#### PROVIDED TEXT:
Behaviors of hemoglobin and platelets from the time of admission to thymectomy. The black and broken lines indicate hemoglobin (g/dL) and platelets (x104/μL), respectively. The arrows indicate the blood transfusion of red cell concentrate and platelet concentrate. CYA: cyclosporine.
Discussion
The most common cause of thymoma-related cytopenia is PRCA; approximately 2% of thymoma patients present with PRCA, and 20% of PRCA patients reportedly have a concomitant thymoma. In these cases, PRCA is thought to result from T-cell mediated damage of erythroid progenitor or precursor cells.1-3 Immunosuppressive therapy is the most effective treatment for PRCA, while total thymectomy has been reported to be less effective.2
Our case of thymoma and PRCA was further complicated by AAMT. AAMT is a rare hematologic and immune-mediated disorder. It has been reported that certain disorders involving the immune system, such as thymomas or large granular lymphocytic leukemia, can occur in combination with PRCA or AAMT.4 However, the autoimmune mechanism of thymoma-related AAMT in relation to PRCA remains unclear. In addition, cases of thymoma and idiopathic thrombocytopenic purpura have also been published.5 Of note, in these cases, premature platelets were destroyed by the reticuloendothelial system as a result of the idiopathic thrombocytopenic purpura, resulting in peripheral blood thrombocytopenia, which is critically different from AAMT. Limited case reports on the coexistence of thymoma, PRCA, and AAMT, a seen in our case, have been published.3,6-8 These cases are summarized in Table 1. Unlike in our case, however, in which all conditions occurred simultaneously, in each of these previous cases, the diseases occurred separately, indicating that thymoma-related hematologic disorders can change over time. Moreover, some of these cases further co-existed with other autoimmune diseases, such as myasthenia gravis.
Table 1.
Published cases of combined thymoma, pure red cell aplasia, and acquired amegakaryocytic thrombocytopenia.
| Author (year) | Disease progression (past > recent) | Therapy for thymoma | Immunosuppressive therapy for PRCA and AAMT | Other autoimmune |
|---|---|---|---|---|
| Maslovsky (2005) | MG > Thymoma and PRCA > AAMT > Aplastic anemia | Partial tumor resection and chemotherapy | Steroid before therapy and chemotherapy (details unknown) | MG (10 years before PRCA); Aplastic anemia (one year after PRCA) |
| Cho (2010) | Thymoma > PRCA and AAMT | Thymectomy | Steroid before thymectomy | None |
| Gay (2014) | Thymoma > Thymoma recurrence > PRCA and AAMT | Thymectomy for the primary tumor, chemotherapy for recurrence | CYA, corticosteroid, and antithymocyte globulin | None |
| Fujiwara (2015) | Thymoma and PRCA > MG > AAMT | Chemotherapy followed by radical resection | CYA after the onset of AAMT (before surgery) | MG (during chemotherapy) |
| Our case | Thymoma, PRCA, and AAMT (simultaneous occurrence) | Thymectomy | CYA before thymectomy | None |
PRCA: pure red cell aplasia, AAMT: acquired amegakaryocytic thrombocytopenia, MG: myasthenia gravis, CYA: cyclosporine.

#### CHECK YOUR UNDERSTANDING:
A: In the thymoma case report, update the passage starting at "Behaviors of hemoglobin" and ending at "concentrate. CYA: cyclosporine." so that "dashed" takes the place of "broken".
B: List every author named in Table 1 of the thymoma case report, with the year given for each.

#### Saved entries:
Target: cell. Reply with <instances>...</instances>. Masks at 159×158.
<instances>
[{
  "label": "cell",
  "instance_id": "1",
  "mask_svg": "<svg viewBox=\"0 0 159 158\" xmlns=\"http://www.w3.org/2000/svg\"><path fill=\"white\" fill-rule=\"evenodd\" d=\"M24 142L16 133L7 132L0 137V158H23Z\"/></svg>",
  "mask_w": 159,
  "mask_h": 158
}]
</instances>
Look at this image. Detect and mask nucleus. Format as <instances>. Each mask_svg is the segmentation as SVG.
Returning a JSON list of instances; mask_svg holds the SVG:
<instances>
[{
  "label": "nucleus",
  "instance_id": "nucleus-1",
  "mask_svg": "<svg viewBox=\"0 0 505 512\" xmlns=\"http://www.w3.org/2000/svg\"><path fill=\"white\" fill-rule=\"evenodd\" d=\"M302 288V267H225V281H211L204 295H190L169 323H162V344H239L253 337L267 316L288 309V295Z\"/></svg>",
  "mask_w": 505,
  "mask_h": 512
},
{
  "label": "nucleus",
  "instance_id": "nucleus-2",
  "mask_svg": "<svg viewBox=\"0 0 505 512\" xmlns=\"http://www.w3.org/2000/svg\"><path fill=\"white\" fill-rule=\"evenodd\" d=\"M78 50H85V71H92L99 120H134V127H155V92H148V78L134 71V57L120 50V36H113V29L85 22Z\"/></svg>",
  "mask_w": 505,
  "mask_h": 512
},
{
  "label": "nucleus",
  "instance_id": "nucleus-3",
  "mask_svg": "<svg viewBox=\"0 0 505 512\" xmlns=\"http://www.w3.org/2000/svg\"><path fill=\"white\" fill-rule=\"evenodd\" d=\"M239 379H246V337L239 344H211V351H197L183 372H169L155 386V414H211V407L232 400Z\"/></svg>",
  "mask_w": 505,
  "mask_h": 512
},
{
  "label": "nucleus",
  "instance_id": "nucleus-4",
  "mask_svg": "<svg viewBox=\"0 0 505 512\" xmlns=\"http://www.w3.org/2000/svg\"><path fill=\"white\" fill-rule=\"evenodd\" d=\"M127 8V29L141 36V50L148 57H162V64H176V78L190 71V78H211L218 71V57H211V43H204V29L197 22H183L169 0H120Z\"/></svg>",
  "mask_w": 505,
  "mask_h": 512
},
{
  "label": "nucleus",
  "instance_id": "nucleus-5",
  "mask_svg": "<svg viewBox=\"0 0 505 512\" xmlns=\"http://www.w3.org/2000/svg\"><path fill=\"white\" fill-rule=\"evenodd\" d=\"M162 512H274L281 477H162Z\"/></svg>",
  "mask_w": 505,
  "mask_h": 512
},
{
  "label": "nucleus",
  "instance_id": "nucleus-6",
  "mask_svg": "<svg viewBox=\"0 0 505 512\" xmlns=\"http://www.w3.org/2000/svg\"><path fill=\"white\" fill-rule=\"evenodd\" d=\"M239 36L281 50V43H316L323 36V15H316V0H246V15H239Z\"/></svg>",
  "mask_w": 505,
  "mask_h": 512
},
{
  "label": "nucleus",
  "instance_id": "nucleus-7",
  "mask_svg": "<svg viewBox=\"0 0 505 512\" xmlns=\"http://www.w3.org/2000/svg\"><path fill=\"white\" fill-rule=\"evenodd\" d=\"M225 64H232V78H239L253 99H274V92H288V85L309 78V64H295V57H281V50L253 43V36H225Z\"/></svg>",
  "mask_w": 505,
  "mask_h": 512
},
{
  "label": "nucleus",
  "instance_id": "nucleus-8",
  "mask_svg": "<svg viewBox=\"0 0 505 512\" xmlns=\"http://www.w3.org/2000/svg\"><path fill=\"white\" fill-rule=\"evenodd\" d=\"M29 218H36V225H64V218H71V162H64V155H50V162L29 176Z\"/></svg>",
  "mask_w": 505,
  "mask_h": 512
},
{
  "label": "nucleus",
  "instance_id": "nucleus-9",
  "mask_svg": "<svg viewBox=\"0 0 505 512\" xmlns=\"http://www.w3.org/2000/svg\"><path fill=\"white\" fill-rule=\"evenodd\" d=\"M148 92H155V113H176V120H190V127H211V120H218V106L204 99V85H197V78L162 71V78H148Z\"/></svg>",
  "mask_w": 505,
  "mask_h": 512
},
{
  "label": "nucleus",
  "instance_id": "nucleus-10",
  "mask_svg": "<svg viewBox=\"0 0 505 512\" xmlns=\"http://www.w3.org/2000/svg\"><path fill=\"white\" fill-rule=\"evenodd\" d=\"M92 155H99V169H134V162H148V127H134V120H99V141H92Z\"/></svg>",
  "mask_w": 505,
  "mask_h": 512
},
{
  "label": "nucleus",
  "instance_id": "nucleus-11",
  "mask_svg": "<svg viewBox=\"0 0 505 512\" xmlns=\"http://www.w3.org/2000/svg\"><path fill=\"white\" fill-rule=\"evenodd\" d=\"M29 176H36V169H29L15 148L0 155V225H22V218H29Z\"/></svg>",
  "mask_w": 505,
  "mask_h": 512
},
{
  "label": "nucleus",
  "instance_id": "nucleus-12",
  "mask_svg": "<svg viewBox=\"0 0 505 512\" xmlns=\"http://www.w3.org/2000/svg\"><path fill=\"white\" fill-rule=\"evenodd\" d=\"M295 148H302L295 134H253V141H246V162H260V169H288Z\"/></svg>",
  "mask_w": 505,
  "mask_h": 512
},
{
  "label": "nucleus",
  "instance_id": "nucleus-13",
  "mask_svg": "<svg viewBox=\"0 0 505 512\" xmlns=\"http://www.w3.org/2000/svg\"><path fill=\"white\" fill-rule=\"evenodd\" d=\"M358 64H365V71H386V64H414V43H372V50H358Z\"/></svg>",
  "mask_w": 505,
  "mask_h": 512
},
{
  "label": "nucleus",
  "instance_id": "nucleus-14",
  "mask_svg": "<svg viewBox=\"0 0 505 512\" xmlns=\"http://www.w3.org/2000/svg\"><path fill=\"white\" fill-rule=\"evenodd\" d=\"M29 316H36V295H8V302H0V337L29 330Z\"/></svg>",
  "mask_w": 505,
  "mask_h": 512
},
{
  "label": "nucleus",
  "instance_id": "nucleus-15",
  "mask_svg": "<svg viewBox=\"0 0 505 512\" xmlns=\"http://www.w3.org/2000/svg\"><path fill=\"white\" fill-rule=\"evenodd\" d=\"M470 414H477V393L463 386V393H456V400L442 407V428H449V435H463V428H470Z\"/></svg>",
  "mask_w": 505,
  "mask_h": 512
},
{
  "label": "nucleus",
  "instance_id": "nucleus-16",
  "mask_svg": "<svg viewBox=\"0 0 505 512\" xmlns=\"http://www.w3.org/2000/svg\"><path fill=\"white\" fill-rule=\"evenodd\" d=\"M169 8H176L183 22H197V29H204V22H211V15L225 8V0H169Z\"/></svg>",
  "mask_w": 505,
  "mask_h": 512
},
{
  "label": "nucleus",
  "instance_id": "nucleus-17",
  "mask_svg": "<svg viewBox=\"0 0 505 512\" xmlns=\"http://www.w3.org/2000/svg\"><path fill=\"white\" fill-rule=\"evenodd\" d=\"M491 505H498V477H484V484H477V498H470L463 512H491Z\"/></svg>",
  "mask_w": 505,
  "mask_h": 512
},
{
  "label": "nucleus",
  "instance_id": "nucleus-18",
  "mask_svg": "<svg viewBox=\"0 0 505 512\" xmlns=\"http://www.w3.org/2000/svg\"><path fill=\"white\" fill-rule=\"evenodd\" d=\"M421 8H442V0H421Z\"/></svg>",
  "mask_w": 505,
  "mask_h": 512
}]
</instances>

#### LIST OF SOLUTIONS:
A:
Behaviors of hemoglobin and platelets from the time of admission to thymectomy. The black and dashed lines indicate hemoglobin (g/dL) and platelets (x104/μL), respectively. The arrows indicate the blood transfusion of red cell concentrate and platelet concentrate. CYA: cyclosporine.

B:
Maslovsky (2005)
Cho (2010)
Gay (2014)
Fujiwara (2015)